Requirement 1:
Before the records, reproduce verbatim the part of the Kejriwal passage between "For, like Gandhi, Kejriwal’s" and "into—is pure chimera.", inclusive.
Requirement 2:
Answer these questions using the passage on Kejriwal, which comes before the records.
(a) To whom is Kejriwal compared in the opening sentence?
(b) What does the writer call the fountainhead of corruption in the country?
(c) In what shades are the government flats of Kejriwal's India imagined?
Requirement 3:
The passage on Kejriwal appears before the records. Continue it from its final sentence.

Passage:
==============================

For, like Gandhi, Kejriwal’s vision of
what he seeks to dismantle is all too real and tangible, but what he
wishes to put in its place—that kingdom of heaven he wishes to lead us
into—is pure chimera.





One never hears him utter a harsh word against what must be the
fountainhead of corruption in this country, the Indian state. In fact,
if one were to close one’s eyes and imagine Kejriwal’s India, it would
be a giant expanse, reaching as far as the eye could see, of two- and
three-storey government flats, in Sovietised shades of blue, beige and
grey, packed full of pious government servants, leading a dreary
existence on subsidised gas, housing, water and electricity.



But haven’t we—you might well ask—already rejected this vision of
India? Isn’t that what this election is about? Hasn’t India, having
already sampled the genius of the Indian state, come out in significant
numbers to say: no, we do not want that India. And not simply because it
doesn’t work or is corrupt, but because it is shabby and lifeless and
stifles the spirit.
Have we not already opted for the other India?

==============================

Given records:
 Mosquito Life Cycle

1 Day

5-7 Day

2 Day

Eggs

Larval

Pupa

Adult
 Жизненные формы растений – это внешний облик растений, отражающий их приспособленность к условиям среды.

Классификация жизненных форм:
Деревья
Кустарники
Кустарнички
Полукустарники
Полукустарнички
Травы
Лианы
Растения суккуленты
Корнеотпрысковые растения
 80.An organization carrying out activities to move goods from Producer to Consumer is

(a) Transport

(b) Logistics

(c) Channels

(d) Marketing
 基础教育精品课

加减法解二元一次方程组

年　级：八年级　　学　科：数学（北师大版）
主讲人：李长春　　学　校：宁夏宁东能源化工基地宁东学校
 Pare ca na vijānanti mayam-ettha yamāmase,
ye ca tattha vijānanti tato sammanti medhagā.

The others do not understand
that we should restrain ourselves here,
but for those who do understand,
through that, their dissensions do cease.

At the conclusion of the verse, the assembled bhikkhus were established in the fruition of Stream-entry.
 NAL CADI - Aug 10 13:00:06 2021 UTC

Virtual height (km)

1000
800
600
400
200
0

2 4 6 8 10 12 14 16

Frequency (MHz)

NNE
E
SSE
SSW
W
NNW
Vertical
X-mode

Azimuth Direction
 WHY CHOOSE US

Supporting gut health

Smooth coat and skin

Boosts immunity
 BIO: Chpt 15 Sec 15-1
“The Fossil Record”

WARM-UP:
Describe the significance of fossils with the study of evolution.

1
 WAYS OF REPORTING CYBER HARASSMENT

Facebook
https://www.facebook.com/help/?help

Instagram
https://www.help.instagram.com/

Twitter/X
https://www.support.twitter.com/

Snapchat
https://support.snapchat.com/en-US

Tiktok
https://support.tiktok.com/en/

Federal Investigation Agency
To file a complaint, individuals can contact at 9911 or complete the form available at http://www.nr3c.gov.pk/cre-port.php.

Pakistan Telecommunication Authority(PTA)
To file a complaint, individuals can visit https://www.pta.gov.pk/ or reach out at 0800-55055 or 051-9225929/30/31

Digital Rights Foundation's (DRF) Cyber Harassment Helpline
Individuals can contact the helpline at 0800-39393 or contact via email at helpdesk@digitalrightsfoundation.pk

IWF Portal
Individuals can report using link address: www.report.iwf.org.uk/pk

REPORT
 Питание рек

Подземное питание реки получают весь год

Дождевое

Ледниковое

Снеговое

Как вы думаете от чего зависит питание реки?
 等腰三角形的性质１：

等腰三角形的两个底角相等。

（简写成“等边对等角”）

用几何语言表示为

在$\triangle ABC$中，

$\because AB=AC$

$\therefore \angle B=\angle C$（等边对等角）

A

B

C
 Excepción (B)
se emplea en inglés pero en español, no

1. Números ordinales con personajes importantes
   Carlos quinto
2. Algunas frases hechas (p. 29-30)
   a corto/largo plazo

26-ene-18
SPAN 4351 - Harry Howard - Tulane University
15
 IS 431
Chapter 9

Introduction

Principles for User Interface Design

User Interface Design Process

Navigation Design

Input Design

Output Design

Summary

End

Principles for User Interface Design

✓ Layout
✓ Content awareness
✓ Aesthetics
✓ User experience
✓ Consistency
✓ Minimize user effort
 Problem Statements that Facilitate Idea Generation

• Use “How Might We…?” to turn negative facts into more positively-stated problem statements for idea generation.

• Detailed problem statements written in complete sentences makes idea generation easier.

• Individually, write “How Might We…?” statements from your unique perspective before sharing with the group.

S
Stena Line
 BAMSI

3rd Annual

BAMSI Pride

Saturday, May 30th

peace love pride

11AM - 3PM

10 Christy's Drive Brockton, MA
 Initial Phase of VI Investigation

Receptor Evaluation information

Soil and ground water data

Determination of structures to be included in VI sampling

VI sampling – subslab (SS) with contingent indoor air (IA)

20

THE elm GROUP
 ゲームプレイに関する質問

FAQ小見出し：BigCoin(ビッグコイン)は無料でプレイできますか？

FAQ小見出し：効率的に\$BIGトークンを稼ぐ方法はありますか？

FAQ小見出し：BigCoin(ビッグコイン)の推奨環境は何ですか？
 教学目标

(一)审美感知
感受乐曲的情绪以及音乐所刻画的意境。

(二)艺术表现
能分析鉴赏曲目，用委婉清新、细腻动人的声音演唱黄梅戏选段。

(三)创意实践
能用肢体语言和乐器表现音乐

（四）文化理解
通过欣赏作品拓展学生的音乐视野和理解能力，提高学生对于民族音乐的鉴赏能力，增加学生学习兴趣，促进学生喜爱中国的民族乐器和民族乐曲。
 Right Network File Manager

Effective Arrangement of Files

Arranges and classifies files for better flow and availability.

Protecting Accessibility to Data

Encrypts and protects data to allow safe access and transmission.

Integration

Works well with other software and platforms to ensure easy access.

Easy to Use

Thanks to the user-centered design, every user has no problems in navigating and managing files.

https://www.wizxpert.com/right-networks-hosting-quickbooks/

==============================

Your response 1:
For, like Gandhi, Kejriwal’s vision of
what he seeks to dismantle is all too real and tangible, but what he
wishes to put in its place—that kingdom of heaven he wishes to lead us
into—is pure chimera.

Your response 2:
(a) Gandhi.
(b) The Indian state.
(c) Blue, beige and grey.

Your response 3:
Which, crude as it may still be, is the India of roads and malls and
IPLs—Sheila and Munni’s India! 

Do we not agree that, at this stage in
our development, we have more to fear from big government than big
business? Is it not generally acknowledged that the source of corruption
in this country is a State that preys on private enterprise, rather
than private enterprise preying on the State?
And is it not true that
India’s daily encounter with corruption occurs, not in the Reliance or
Vodafone shop, but in the government office?



Kejriwal—that scourge of Corruption—does not reflect this in his
politics at all. He is far more willing to demonise business than the
State.



In fact, one of the things that has intrigued me this election is the
kind of anger I sense for Kejriwal’s brand of austerity.
The AAP will
tell you that the violence against its volunteers is all
BJP-sponsored—and, no doubt, some of it is. But some of it is also
spontaneous. They seem to arouse a kind of contempt. I have witnessed it
in all quarters, now in a driver at the Harsos rally, who, on seeing
Kejriwal in his Scorpio, might say: “Yeh simplicity kuchh zyaada toh nahi ho gayi?” Now, in some BHU students, jeering at AAP workers taking a boat ride on the Ganga: “Lagta hai ke pehli baar boat mein jaa rahein hain.” Or, here, in a man who took me aside in Chitvan gym, to say: “Kejriwal se zyaada diwaaliya insaan maine kabhi nahi dekha hai. Voh maansik rogi hai.” And, even at the little protest outside my house, a BHU student muttered: “Isko toh main bhi thhapadh maar sakta hun.”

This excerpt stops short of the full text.